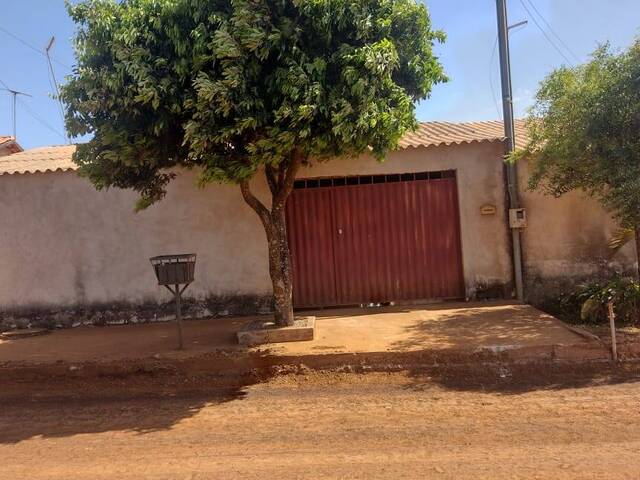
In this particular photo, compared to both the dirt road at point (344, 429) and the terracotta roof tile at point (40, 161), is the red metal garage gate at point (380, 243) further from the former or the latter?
the terracotta roof tile at point (40, 161)

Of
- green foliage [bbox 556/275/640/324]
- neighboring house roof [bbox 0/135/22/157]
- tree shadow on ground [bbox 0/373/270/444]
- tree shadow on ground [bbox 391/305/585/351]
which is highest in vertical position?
neighboring house roof [bbox 0/135/22/157]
****
» **DIRECTIVE**: Can you copy out every row above word for word, leaving out the pictures?

» **EXPECTED ANSWER**:
In this particular photo, compared to both the dirt road at point (344, 429) and the terracotta roof tile at point (40, 161), is the red metal garage gate at point (380, 243) further from the former or the latter?
the terracotta roof tile at point (40, 161)

Of
- green foliage [bbox 556/275/640/324]
- neighboring house roof [bbox 0/135/22/157]
- tree shadow on ground [bbox 0/373/270/444]
- tree shadow on ground [bbox 391/305/585/351]
which is highest in vertical position?
neighboring house roof [bbox 0/135/22/157]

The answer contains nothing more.